- **Passage for review**
******************************
You would think we’d have it down by now. We diligently, responsibly, even meticulously educate our kids about letters, numbers, empathy and compassion. We teach them how to swim, ride a bicycle, deal with bullies and avoid strangers.
But when it comes to teaching our kids — especially our littlest kids — about their own bodies, explaining how all those parts work and where babies really come from, we seem to stumble.
It’s not that we don’t try. Most of us, thankfully enlightened since the stork-brought-home-the-baby days, manage to come up with some kind of explanation when our young children, say, ages 3 to 7, start quizzing us. But few of us approach this subject with the kind of confidence and zeal we exude when they ask us how boats float or what makes stars twinkle or why elephants can’t fly.
The truth is, when it comes to talking to our children about sex, we’re still cowards after all these years.
We get that there’s no “right way” to impart this knowledge to our kids, and that the (infinite!) approaches parents take depend on their cultures, religious beliefs and backgrounds. Few of us are happy with the way our own parents handled this topic; in fact, we’d like to collectively show them how it’s really done.
But first, we need to accept that we are not all on the same sex-ed page. “We see all kinds of parents,” says Julie Metzger, R.N., an educator at Seattle Children’s Hospital. Metzger cofounded Great Conversations, which offers classes on puberty, sexuality and parenting. “When we stand up in front of a class, one parent might say, ‘I can’t believe you said the word masturbation out loud,’ while another parent asks, ‘Can you teach my child to masturbate?’”
Research shows that what kids don’t know can hurt them. According to a 2001 Kaiser Family Foundation and Children Now study, the pressure to have sex is a “big problem” for kids ages 10 and 11. Yet, the study reports, many parents put off talking about puberty, sex and related issues, often waiting until their 8- to 11-year-old kids start asking questions.
Parents are very much products of their own early environments, says Maureen Healy, child development expert and author of 365 Perfect Things to Say to Your Kids. “If you were raised in the ’50s, you couldn’t even say the word ‘pregnant,’” she says. “But today’s parents realize there are more risks out there, including STDs and AIDS, and they know it’s important to begin the conversation in a healthy way.”
******************************
(Extracted records)
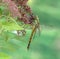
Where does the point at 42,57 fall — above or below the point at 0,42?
below

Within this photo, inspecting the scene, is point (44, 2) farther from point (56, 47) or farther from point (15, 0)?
point (15, 0)

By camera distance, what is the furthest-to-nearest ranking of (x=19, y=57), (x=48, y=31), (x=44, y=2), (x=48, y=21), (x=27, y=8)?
1. (x=44, y=2)
2. (x=48, y=21)
3. (x=48, y=31)
4. (x=19, y=57)
5. (x=27, y=8)

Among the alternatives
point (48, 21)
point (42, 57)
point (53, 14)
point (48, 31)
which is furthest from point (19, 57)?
point (53, 14)

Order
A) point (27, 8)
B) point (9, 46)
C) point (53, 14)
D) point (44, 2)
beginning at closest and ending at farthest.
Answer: point (27, 8) < point (9, 46) < point (53, 14) < point (44, 2)

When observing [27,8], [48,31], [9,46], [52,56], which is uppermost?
[27,8]

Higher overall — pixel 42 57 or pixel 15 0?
pixel 15 0

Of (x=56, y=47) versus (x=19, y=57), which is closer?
(x=19, y=57)

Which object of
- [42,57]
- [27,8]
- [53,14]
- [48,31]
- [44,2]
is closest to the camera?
[27,8]

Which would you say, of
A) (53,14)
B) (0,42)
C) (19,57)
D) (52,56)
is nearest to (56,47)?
(52,56)

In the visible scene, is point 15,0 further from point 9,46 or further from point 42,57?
point 42,57
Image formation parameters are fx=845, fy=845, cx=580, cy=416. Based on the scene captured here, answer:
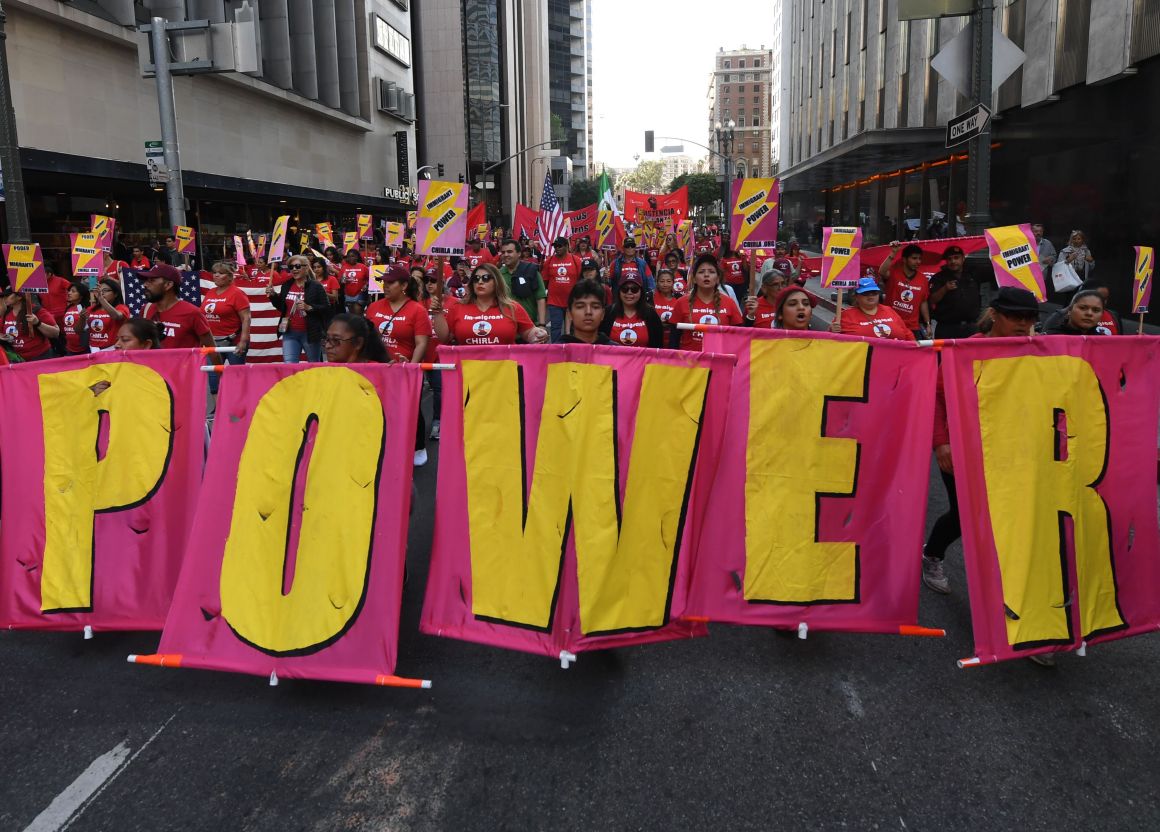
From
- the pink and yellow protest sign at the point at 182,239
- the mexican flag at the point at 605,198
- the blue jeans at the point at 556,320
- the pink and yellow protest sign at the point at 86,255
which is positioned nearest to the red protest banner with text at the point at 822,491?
the blue jeans at the point at 556,320

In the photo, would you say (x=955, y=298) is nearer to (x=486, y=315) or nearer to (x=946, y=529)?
(x=946, y=529)

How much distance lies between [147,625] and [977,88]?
963 centimetres

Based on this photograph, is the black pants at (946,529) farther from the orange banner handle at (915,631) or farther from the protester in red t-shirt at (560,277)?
the protester in red t-shirt at (560,277)

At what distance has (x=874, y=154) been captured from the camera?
30078mm

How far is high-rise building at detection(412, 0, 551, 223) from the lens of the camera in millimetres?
63469

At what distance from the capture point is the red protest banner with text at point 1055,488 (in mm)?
3744

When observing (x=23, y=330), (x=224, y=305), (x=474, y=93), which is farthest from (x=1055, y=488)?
(x=474, y=93)

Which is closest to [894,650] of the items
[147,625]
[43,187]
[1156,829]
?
[1156,829]

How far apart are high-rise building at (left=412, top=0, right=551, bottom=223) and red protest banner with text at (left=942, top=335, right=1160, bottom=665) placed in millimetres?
54952

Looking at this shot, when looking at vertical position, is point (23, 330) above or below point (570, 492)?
above

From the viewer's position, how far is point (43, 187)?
22016 mm

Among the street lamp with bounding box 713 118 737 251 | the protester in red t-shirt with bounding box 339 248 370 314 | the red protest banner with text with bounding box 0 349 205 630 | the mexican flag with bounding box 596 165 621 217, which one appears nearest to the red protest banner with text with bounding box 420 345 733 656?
the red protest banner with text with bounding box 0 349 205 630

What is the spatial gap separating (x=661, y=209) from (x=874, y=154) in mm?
11976

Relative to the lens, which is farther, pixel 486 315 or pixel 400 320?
pixel 400 320
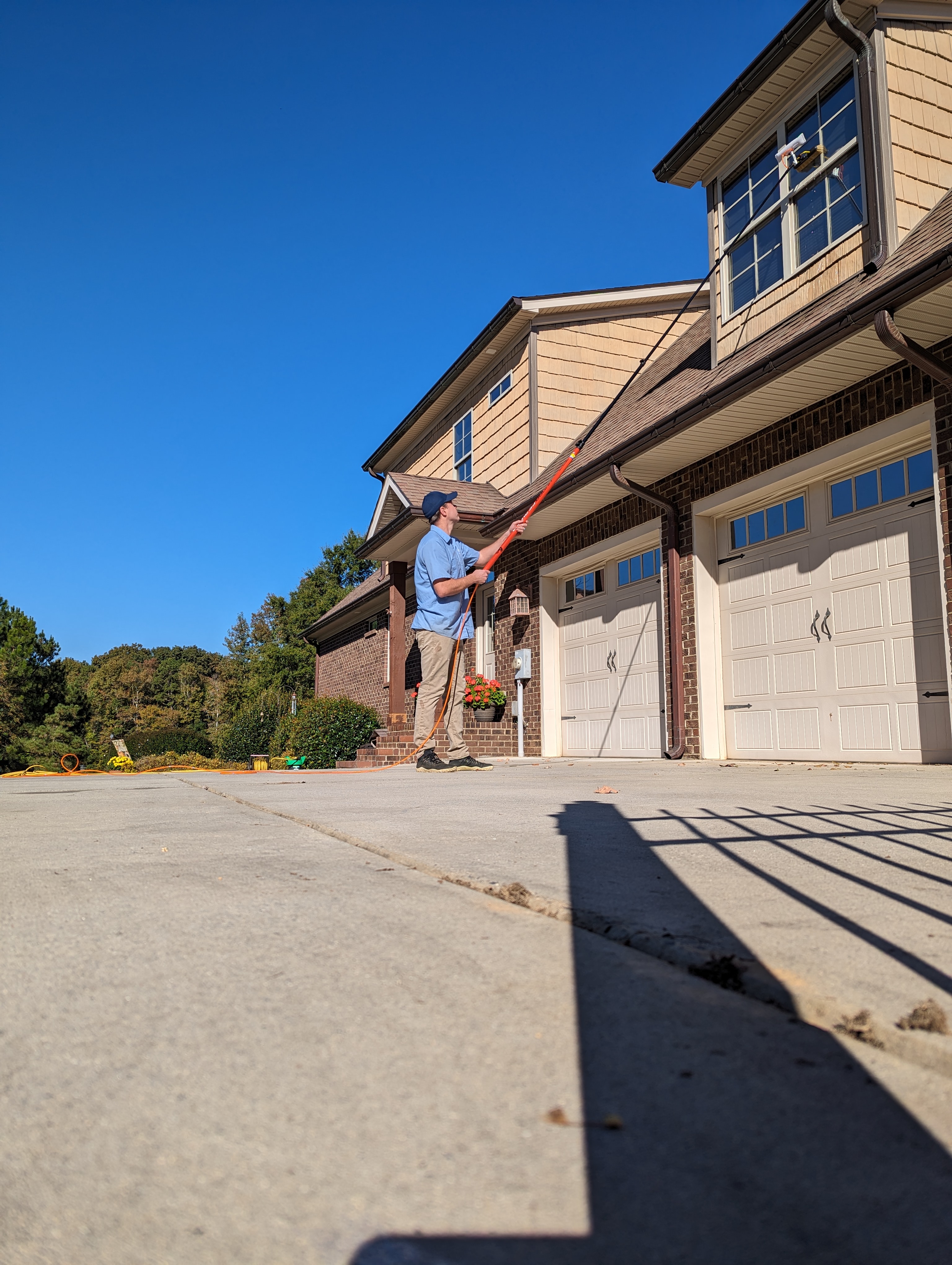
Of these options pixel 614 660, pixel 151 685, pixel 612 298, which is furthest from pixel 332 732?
pixel 151 685

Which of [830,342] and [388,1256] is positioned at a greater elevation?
[830,342]

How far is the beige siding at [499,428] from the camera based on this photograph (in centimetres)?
1300

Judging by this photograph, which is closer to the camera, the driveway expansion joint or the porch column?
the driveway expansion joint

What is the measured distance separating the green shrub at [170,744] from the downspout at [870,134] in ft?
65.3

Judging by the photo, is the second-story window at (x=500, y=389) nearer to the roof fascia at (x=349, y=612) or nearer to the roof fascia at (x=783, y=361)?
the roof fascia at (x=349, y=612)

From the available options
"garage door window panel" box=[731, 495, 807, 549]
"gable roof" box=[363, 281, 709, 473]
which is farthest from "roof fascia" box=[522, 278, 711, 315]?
"garage door window panel" box=[731, 495, 807, 549]

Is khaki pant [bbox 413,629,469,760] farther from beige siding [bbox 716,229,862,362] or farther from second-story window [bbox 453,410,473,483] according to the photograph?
second-story window [bbox 453,410,473,483]

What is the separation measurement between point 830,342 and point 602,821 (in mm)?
4482

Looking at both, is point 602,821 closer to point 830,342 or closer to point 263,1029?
point 263,1029

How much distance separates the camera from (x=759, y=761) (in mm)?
8078

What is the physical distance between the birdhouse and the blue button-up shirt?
4165 mm

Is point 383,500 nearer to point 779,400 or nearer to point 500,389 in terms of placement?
point 500,389

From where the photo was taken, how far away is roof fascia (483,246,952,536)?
5.63 m

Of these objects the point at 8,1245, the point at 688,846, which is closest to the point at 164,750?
the point at 688,846
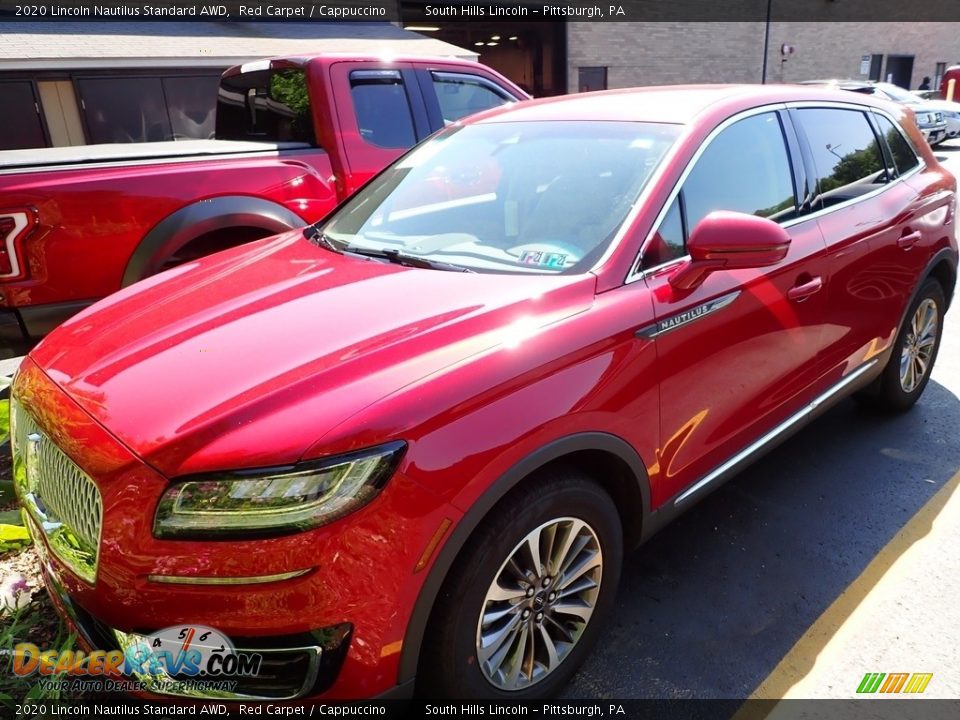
******************************
- **What this task involves**
Continue the article on talking to young kids about sex, starting after its last sentence.

- **Answer for this exercise**
Finding the right words
Of course, what’s “healthy” to one parent can be distasteful, offensive or simply TMI to another, especially when it comes to talking to very young children. The way we view early sex education depends on our own comfort level with the topic.
“There’s this deep psychological thing many of us have about trying to keep kids innocent,” says Greg Smallidge, who teaches “For Boys Only,” a class offered through Great Conversations. Carolyn Pirak, a Seattle-area social worker and parent educator, says simply, “We’re afraid that if we talk about sex, our kids are going to have sex.”
That’s the kind of thinking that drives Amy Lang wild. Lang is a Seattle-based sexual health educator and founder of Birds + Bees + Kids, which offers classes and lectures for parents. “We’re all chicken,” she says. “We’re terrified we’re going to somehow damage our children. It’s nuts.”
The most common mistake parents make? Worrying that we give kids too much information, says Lang. “We actually don’t give our kids enough information — just look at our teen pregnancy rate.”
Our teen pregnancy rate is increasing. For the first time in more than a decade, the nation’s teen pregnancy rate rose 3 percent in 2006, according to the Guttmacher Institute. In that same year, 49 percent of pregnancies in Washington state were unplanned.
Lang is a big fan of full disclosure. If your kids ask, you tell. She knows that kind of candor doesn’t come easily for everyone. “Parents can’t stand the thought of talking to their kids age 7 and under,” she says. “Even when their kids are 9 or 10, parents have a hard time saying ‘penis’ and ‘vagina.’”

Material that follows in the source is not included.